The decidedly architectural feel and knowingly balanced appearance of each piece may appear the final answer to a closed question. In actuality, these nuggets of scaled down architecture are one of many stages in an active, questioning and curious dialogue. The sculptures themselves are birthed through the synergy of material and constant questioning by Juliette, who states: “If I can get curious, I can get creative”.

Initial iterations often take place in plaster, a faster and more satisfyingly speedy making process than working with metal. It is also a material that responds to process, capturing the lines and surfaces it abuts to and solidifying them into the surface of its skin awaiting a new round of questioning and interpretation.

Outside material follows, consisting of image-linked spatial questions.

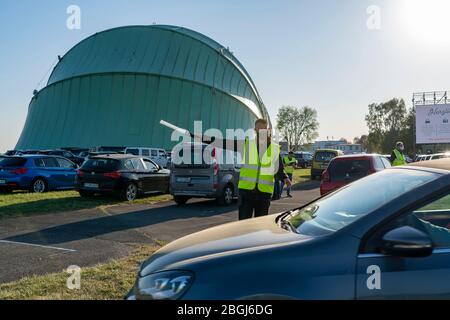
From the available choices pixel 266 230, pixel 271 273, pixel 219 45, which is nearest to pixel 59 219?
pixel 266 230

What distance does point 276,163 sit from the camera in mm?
6828

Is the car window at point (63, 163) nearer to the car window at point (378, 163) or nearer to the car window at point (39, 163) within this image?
the car window at point (39, 163)

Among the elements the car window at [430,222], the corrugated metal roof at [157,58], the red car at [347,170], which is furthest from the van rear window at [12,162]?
the corrugated metal roof at [157,58]

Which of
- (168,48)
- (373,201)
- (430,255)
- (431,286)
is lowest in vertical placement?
(431,286)

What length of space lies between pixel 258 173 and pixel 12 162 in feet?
39.8

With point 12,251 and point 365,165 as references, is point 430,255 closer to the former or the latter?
point 12,251

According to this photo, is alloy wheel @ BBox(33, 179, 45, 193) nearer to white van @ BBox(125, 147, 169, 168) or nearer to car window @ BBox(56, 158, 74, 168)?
car window @ BBox(56, 158, 74, 168)

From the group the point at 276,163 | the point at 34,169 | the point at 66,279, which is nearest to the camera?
the point at 66,279

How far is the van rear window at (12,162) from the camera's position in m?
15.6

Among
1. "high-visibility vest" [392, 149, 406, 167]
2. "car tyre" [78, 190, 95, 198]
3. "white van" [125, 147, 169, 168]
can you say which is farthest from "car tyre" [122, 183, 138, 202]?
"white van" [125, 147, 169, 168]

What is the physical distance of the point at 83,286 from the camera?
16.7 feet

As Juliette continues to question through material, we see a movement from literal to abstract. A slow digestion of complexity, to purity as opposed to perfection. A series of stages follows, where the outcome is then questioned again and elements are retained or removed as they continue their journey to becoming a built form, from flat to fold, paper to metal.

It is evident that there is a heightened level of awareness in this creative process, one that signals mastery, and shows a dedication to interrogating her craft. Juliette speaks of a desire beyond making, to understand the brain and creativity itself. Grand intentions indeed.

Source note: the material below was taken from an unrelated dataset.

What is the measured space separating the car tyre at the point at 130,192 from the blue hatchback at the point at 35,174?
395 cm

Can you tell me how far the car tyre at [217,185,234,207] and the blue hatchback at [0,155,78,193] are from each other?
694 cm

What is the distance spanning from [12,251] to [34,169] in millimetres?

“Mapping my making process is a way to explore how we reconcile our body with our emotions, the physical with the non-physical,” she says. Juliette believes that through making, a different type of thinking and understanding becomes tangible, one that is not available through other forms of thinking.

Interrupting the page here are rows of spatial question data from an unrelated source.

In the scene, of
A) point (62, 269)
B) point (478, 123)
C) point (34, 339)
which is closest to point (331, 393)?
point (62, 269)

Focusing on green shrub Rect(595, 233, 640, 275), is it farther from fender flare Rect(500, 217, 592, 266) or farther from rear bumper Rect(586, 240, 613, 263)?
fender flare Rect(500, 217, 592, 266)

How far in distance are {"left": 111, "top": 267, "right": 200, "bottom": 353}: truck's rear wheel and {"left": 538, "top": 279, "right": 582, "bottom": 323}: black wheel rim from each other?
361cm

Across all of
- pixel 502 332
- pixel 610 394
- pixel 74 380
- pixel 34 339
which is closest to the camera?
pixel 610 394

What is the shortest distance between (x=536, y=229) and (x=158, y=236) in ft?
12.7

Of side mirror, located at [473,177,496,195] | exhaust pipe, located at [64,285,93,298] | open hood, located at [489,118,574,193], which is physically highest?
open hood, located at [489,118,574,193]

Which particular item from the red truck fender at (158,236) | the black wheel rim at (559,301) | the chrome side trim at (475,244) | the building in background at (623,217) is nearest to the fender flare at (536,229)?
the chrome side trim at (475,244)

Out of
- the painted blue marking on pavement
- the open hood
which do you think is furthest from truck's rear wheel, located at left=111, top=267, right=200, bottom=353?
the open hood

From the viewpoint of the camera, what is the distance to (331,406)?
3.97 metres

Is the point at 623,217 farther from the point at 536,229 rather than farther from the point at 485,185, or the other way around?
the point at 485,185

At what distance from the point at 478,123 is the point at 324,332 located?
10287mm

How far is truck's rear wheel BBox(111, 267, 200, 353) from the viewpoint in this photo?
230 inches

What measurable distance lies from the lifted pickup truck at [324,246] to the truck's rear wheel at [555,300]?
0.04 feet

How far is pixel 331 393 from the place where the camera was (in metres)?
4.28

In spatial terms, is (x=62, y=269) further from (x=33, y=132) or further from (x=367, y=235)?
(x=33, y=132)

She seeks to understand how the intangible sparks which are inherent seeds within each act of creativity are planted and grow as the creative process moves from thought to physical object, and how this journey is tied to the act of making. The payoff is the letting go of perfection.

Most sculptors work on a scale much larger than Juliette, but she is not averse to working at a grander scale on principal. “I love working big, but I also love making all the work myself, and at a certain point that gets trickier. If you have a fully industrialised workshop that’s great, if you have all the kit that allows you to bend enormous pieces of metal that’s great,” she says, but the logistical challenges make it difficult for her to create much larger pieces herself, so for now going bigger would not fit her current process. “That takes some of the immediacy out of it and it takes some of the actual making out of it.” And while she recognises that she could collaborate with others to achieve this, Juliette would have to sacrifice the sole, immediate relationship with the making process.

There has been a joyful expansion of some of her works in recent years. A solo exhibition at the Scottish Gallery saw her create large standing sculptures in nickel and rusted steel as part of her first outdoor collection. This change in scale sees a move away from her assemblages of smaller works placed together as collections, towards individual structures, bold and confident enough as statements in and of themselves.

Striding across scale and material, her practice is fluid, questioning, and hands on. It is through the confidence of these moves that we understand that Juliette has transitioned from silversmith to sculptor. In reality, these labels mean nothing to her or her practice “I think they only really matter to people in the industry,” she says. “If my work is to be interesting, it must have a cross-disciplinary approach.”

Taking the time out to investigate the journey of one of my creative contemporaries has led me to reflect on my own journey. It is wonderful to see someone who does not set out from the start with a clear vision of how she expects her creative output to resolve. Instead, Juliette’s winding path has taught her to appreciate the lessons learnt along the way. These diversions have not diminished Juliette or her work, but rather accumulated to enrich her oeuvre. It is through continual search for further lessons to be learnt, and her dialogue with metal and hands, that Juliette will continue to evolve.